• **Consigne 1**:
Reproduisez à l'identique les lignes de la liste, de la ligne contenant "Is pixel 124" jusqu'à la fin de la liste. N'incluez pas les images dans votre réponse.

Koh Samet – Khorat ( Nakhon Rajasima ).

Il n’y a pas si longtemps encore, du temps de l’URSS, c’était le régime communiste, le kolkhoze, les ouvriers comme les chefs d’atelier ou les patrons n’avaient pas la possibilité d’obtenir un passeport ; personne ne pouvait sortir du pays. Aujourd’hui, on dit que la Russie bénéficie de la démocratie. Il existe une classe bourgeoise qui peut profiter de voyages organisés où ces nouveaux touristes sont assistés et convoyés comme de gentils troupeaux de brebis. Quant aux ouvriers, ils ont le droit de sortir du pays, mais ils n’en ont pas les moyens financiers… alors, la « démocratie », ce n’est pas pour eux ! Les Birmans ont là la preuve qu’ils feraient bien de se méfier de ce bonheur nouveau que les puissances occidentales veulent leur offrir, car la « démocratie à l’occidentale », il n’y a que la classe dirigeante ou la petite bourgeoisie qui en ressent les bénéfices. Pour les autres, RIEN ne change. Je suis donc un peu fatigué de ces nouveaux bourgeois au comportement inacceptable. Ils sont peut-être très corrects chez eux, mais ils deviennent prétentieux ou mal élevés et se croient tout permis, surtout quand ils savent qu’ils ont un pouvoir d’achat supérieur à celui des « indigènes ». Tout cela m’a un peu fatigué, à force, et je ne suis pas mécontent d’abandonner mon petit paradis de Koh Samet.

Je quitte mon bungalow à huit heures, et je pars à pied sac au dos vers le port : vingt minutes tout tranquillement avec la bonne conscience de ne pas avoir pris de songtaew et de ne pas avoir contribué à la pollution du parc national. Il est huit heures vingt-neuf quand le bateau de neuf heures prend le large. Tant pis pour les passagers qui arrivent à l’heure juste ! Le bateau part, car il est complet ! Ceux ont acheté un billet à l’avance devront attendre 17 heures pour le prochain départ, ou partir avec une autre compagnie.

Entrées de la collection:

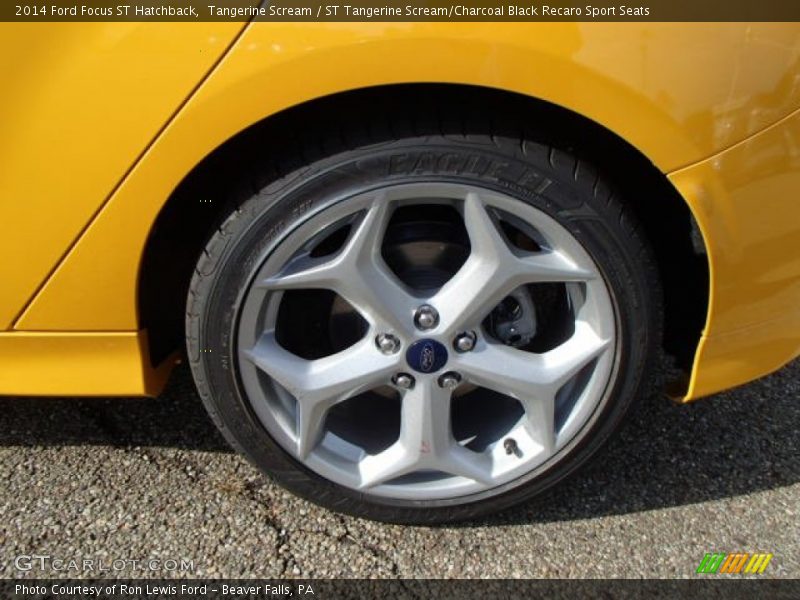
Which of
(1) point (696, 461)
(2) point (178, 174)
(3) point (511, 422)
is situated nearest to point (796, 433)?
(1) point (696, 461)

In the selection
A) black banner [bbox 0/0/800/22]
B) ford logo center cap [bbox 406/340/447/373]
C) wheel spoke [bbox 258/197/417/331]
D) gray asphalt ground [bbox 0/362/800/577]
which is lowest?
gray asphalt ground [bbox 0/362/800/577]

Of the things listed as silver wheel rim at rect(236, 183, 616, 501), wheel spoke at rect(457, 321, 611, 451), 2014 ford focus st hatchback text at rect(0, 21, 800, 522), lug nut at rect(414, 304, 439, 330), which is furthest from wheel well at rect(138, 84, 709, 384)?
lug nut at rect(414, 304, 439, 330)

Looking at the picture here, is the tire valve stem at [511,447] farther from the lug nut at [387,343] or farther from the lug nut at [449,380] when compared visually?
the lug nut at [387,343]

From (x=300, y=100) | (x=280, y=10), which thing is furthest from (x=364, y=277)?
(x=280, y=10)

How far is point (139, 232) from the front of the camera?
5.27 ft

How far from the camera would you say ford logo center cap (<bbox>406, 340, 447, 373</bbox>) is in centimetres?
174

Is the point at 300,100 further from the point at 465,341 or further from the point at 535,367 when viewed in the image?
the point at 535,367

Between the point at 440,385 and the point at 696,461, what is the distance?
35.7 inches

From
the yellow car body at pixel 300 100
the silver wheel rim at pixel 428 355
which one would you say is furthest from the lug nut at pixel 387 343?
the yellow car body at pixel 300 100

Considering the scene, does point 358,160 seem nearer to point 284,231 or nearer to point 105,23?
point 284,231

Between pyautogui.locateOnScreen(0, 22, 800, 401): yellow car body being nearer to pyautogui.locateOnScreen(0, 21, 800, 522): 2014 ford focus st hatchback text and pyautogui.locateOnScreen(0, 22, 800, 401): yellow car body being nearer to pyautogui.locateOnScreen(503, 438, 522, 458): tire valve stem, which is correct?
pyautogui.locateOnScreen(0, 21, 800, 522): 2014 ford focus st hatchback text

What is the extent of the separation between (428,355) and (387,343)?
10 cm

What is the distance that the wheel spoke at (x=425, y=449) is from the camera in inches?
71.0

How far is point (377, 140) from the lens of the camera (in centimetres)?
159
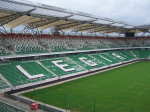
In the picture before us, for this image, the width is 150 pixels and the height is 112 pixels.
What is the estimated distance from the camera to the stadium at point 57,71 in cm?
1473

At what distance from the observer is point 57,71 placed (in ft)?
84.7

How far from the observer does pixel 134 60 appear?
4597cm

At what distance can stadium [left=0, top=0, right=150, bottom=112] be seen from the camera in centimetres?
1473

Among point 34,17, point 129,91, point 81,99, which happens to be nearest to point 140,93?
point 129,91

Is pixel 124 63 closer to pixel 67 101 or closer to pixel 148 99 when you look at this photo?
pixel 148 99

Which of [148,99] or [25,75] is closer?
[148,99]

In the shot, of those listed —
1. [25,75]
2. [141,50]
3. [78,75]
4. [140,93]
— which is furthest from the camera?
[141,50]

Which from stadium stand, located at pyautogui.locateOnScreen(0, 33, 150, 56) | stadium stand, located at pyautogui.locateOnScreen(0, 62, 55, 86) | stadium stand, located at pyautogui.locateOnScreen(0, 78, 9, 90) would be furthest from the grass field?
stadium stand, located at pyautogui.locateOnScreen(0, 33, 150, 56)

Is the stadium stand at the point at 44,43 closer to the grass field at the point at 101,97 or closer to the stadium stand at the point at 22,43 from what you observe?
the stadium stand at the point at 22,43

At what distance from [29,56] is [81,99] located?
13.0 meters

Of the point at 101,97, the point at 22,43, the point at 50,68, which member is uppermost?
the point at 22,43

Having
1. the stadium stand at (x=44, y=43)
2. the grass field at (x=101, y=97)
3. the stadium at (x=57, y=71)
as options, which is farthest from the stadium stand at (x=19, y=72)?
the grass field at (x=101, y=97)

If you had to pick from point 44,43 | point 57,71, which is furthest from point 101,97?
point 44,43

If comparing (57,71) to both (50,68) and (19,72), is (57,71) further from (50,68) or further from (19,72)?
(19,72)
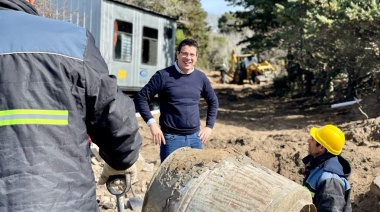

• **Consigne 2**:
Recopiez mot pour mot le passage du texte sur Koh Samet allant de "Je quitte mon" à "une autre compagnie.".

• **Corrigé 1**:
Is pixel 124 63 closer to pixel 67 101 or closer to pixel 148 99 when you look at this photo?
pixel 148 99

Which of [148,99] or [25,75] is closer?
[148,99]

In the shot, of those listed —
1. [25,75]
2. [141,50]
3. [78,75]
4. [140,93]
— which is furthest from the camera?
[141,50]

Which from stadium stand, located at pyautogui.locateOnScreen(0, 33, 150, 56) | stadium stand, located at pyautogui.locateOnScreen(0, 62, 55, 86) | stadium stand, located at pyautogui.locateOnScreen(0, 78, 9, 90) would be furthest from the grass field?
stadium stand, located at pyautogui.locateOnScreen(0, 33, 150, 56)

Is the stadium stand at the point at 44,43 closer to the grass field at the point at 101,97 or closer to the stadium stand at the point at 22,43 from what you observe?
the stadium stand at the point at 22,43

At what distance from [29,56] is [81,99] located?
13.0 meters

Of the point at 101,97, the point at 22,43, the point at 50,68, which member is uppermost?
the point at 22,43

Having
1. the stadium stand at (x=44, y=43)
2. the grass field at (x=101, y=97)
3. the stadium at (x=57, y=71)
as options, which is farthest from the stadium stand at (x=19, y=72)?
the grass field at (x=101, y=97)

If you had to pick from point 44,43 | point 57,71, which is furthest from point 101,97?
point 44,43

If comparing (57,71) to both (50,68) and (19,72), is (57,71) further from (50,68) or further from (19,72)?
(19,72)

• **Corrigé 2**:
Je quitte mon bungalow à huit heures, et je pars à pied sac au dos vers le port : vingt minutes tout tranquillement avec la bonne conscience de ne pas avoir pris de songtaew et de ne pas avoir contribué à la pollution du parc national. Il est huit heures vingt-neuf quand le bateau de neuf heures prend le large. Tant pis pour les passagers qui arrivent à l’heure juste ! Le bateau part, car il est complet ! Ceux ont acheté un billet à l’avance devront attendre 17 heures pour le prochain départ, ou partir avec une autre compagnie.